PROBLEM DESCRIPTION
Write the next part of the forum thread on computing survey sampling weights, picking up right after its final sentence.

EXTRACT

Correction:  To compute your own post-stratified weights:

Suppose the weighted proportion of workers in post-stratum k is p_k and that the proportion of workers in the population in stratum k is P_k, then create a new weight as
new_weight = myweight*(P_k/p_k)*((population total)/(sample sum of myweight))

The sample sum of the new_weight should equal the population total.

Steve

-
That's clear, Dmitris.

So ignore stratification at the worker stage.

****************************************
egen stratum = group(firm_size x_firm)
svyset firm_id [pweight = myweight] , strata(stratum)
***************************************

You must then construct your sampling weight as the product of two components: myweight = (1/p1)x(1/p2).

1. p1 =  Pr of select a firm  = 30/(no. of firms in the firm's stratum)
2. p2 = Pr of select a worker = (no. of workers/no. eligible), where the choices were made separately in each firm according to the selection plan you describe.

[Dataset records]
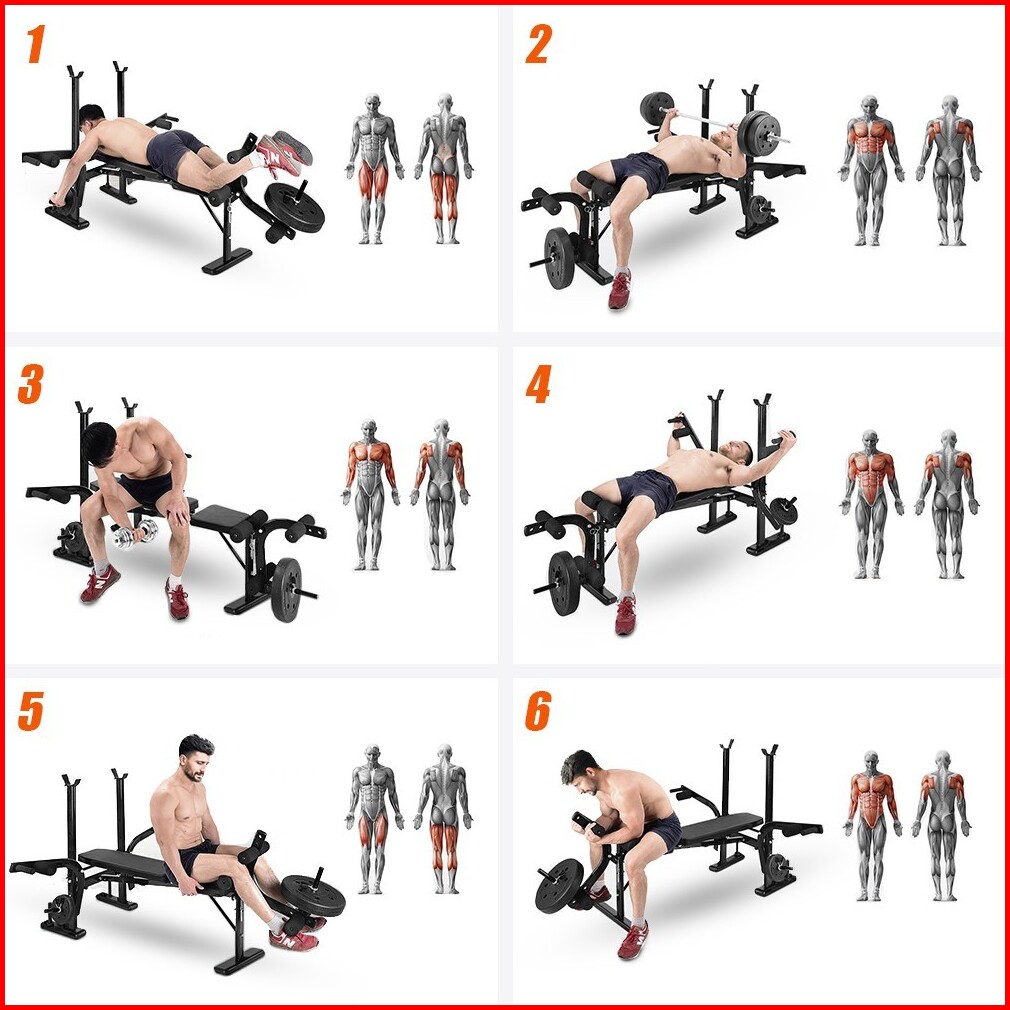 1

2

3

4

5

6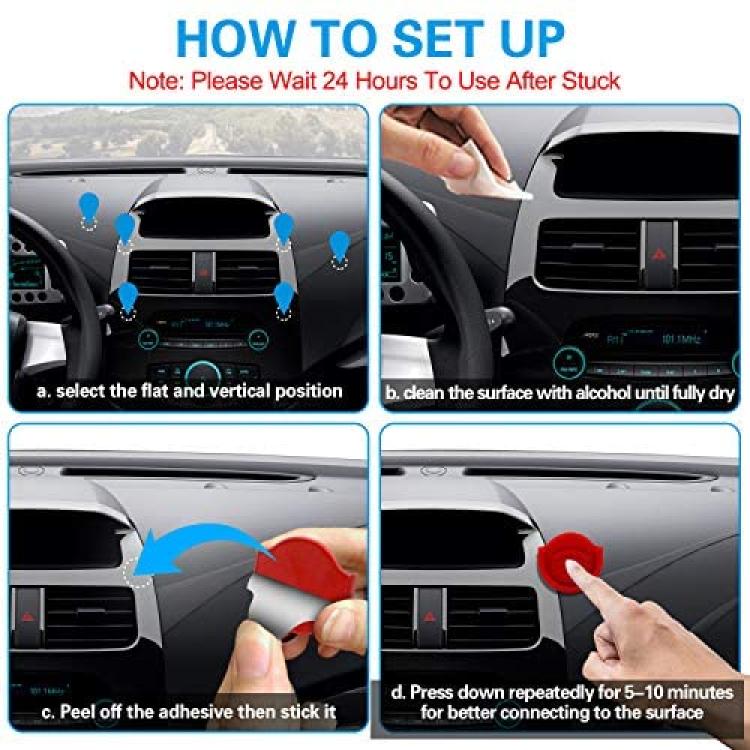 HOW TO SET UP

Note: Please Wait 24 Hours To Use After Stuck

a. select the flat and vertical position

b. clean the surface with alcohol until fully dry

c. Peel off the adhesive then stick it

d. Press down repeatedly for 5–10 minutes for better connecting to the surface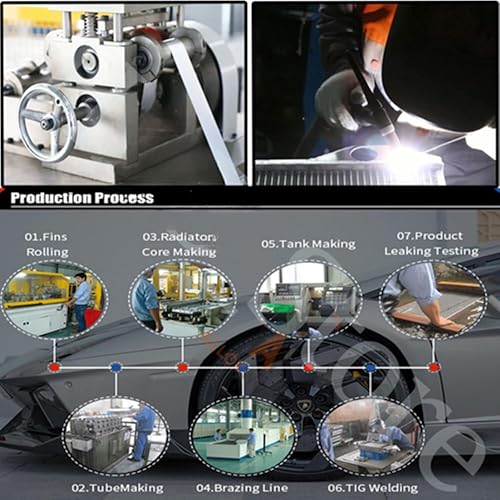 Production Process

01.Fins Rolling

03.Radiator Core Making

05.Tank Making

07.Product Leaking Testing

02.TubeMaking

04.Brazing Line

06.TIG Welding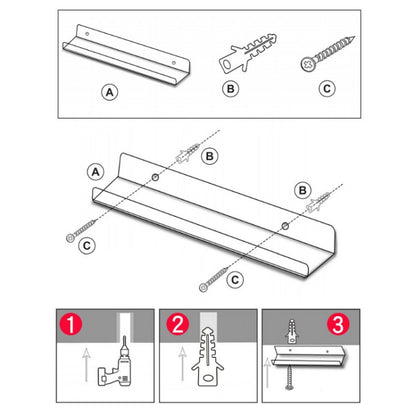 A
B
C

A
B
B
C
C

1
2
3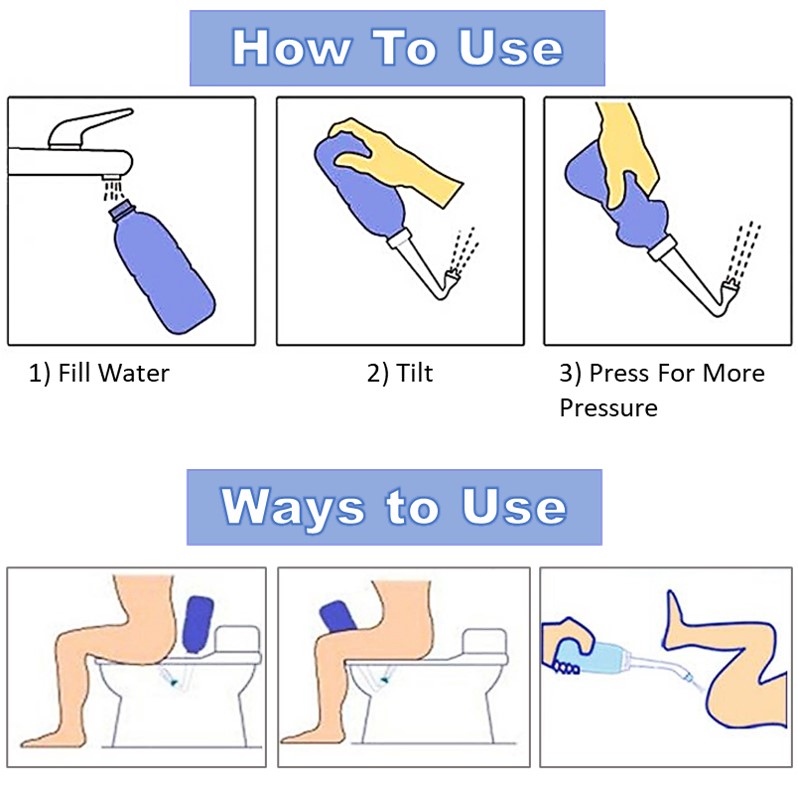 How To Use

1) Fill Water

2) Tilt

3) Press For More Pressure

Ways to Use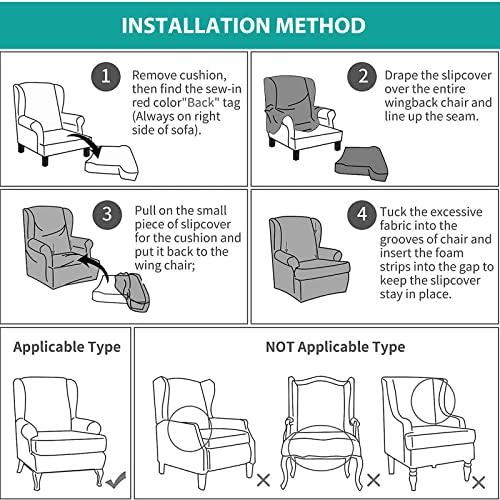 INSTALLATION METHOD

1 Remove cushion, then find the sew-in red color"Back" tag (Always on right side of sofa).

2 Drape the slipcover over the entire wingback chair and line up the seam.

3 Pull on the small piece of slipcover for the cushion and put it back to the wing chair;

4 Tuck the excessive fabric into the grooves of chair and insert the foam strips into the gap to keep the slipcover stay in place.

Applicable Type

NOT Applicable Type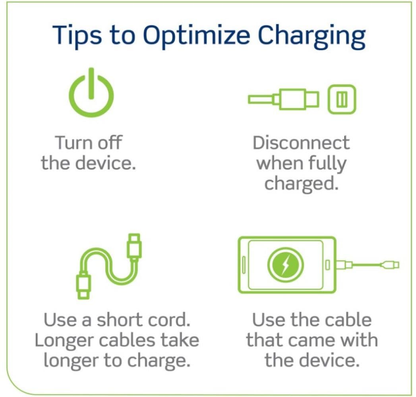 Tips to Optimize Charging

Turn off the device.

Disconnect when fully charged.

Use a short cord. Longer cables take longer to charge.

Use the cable that came with the device.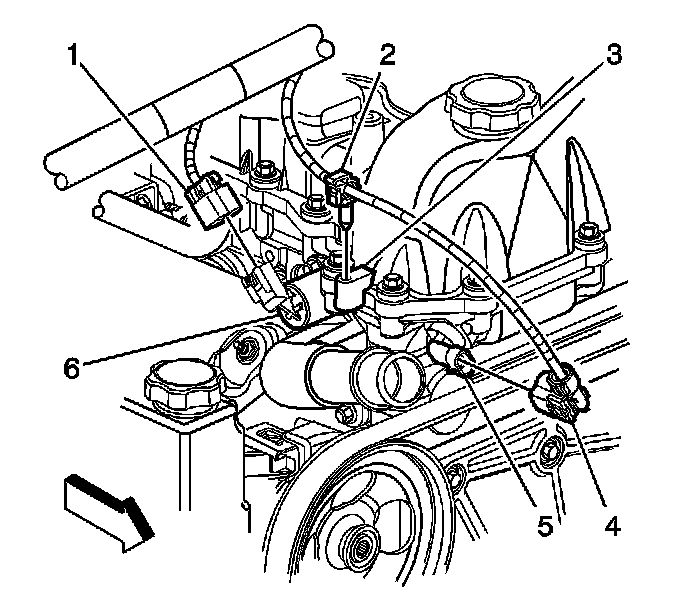 1
2
3
6
5
4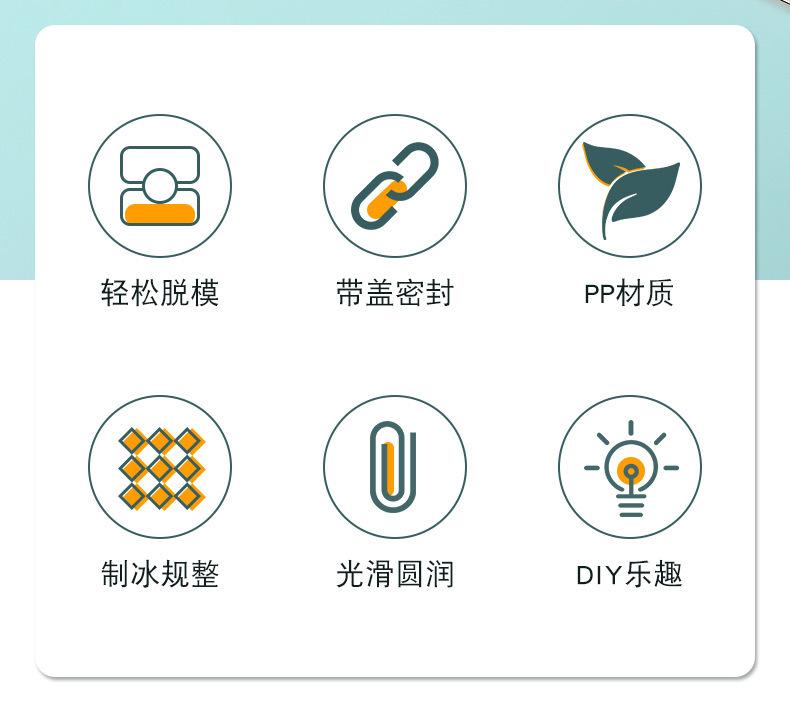 轻松脱模

带盖密封

PP材质

制冰规整

光滑圆润

DIY乐趣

RESPONSE AREA
To check how well the estimated workers in each category matches the known numbers you should run

******************
svy: tab firm_size x_firm, cell
******************

Unfortunately, I believe that with this design, the numbers will not match well, with the bias possibly towards smaller firms. If this occurs, use the poststrata() and postweight() options in-svyset- to match the known numbers.

If you have information on individual firm sizes in the population, you can do better. Create a firm-size variable with more categories (e.g. 5-24, 25-99, 100-199, 200-299....). Estimate numbers of workers in the population by refined firm size category and firm_x and compare to the known numbers. If these differ, as I suspect they will, the post-stratify on these numbers instead.

If you intend to do longitudinal analyses with -xtmixed- in Stata 12, then you must compute the post-stratified probability weights yourself. Suppose the weighted proportion of workers in post-stratum k is p_k and that the proportion of workers in the population in stratum k is P_k, then create a new weight as new_weight = myweight*P_k/p_k.

Steve

On Aug 27, 2011, at 4:50 PM, Pavlopoulos, D. wrote:

Dear Steve,

thank you for your reply. Below you can find a description of my sampling:

- I select companies that do not have workers using the arrangement X. I exclude companies with less than 5 workers.
- I split the companies according to their size in groups having  5-24, 25-99, 99-499 and 500+ workers
- Within each of these groups I select a random sample of 30 companies.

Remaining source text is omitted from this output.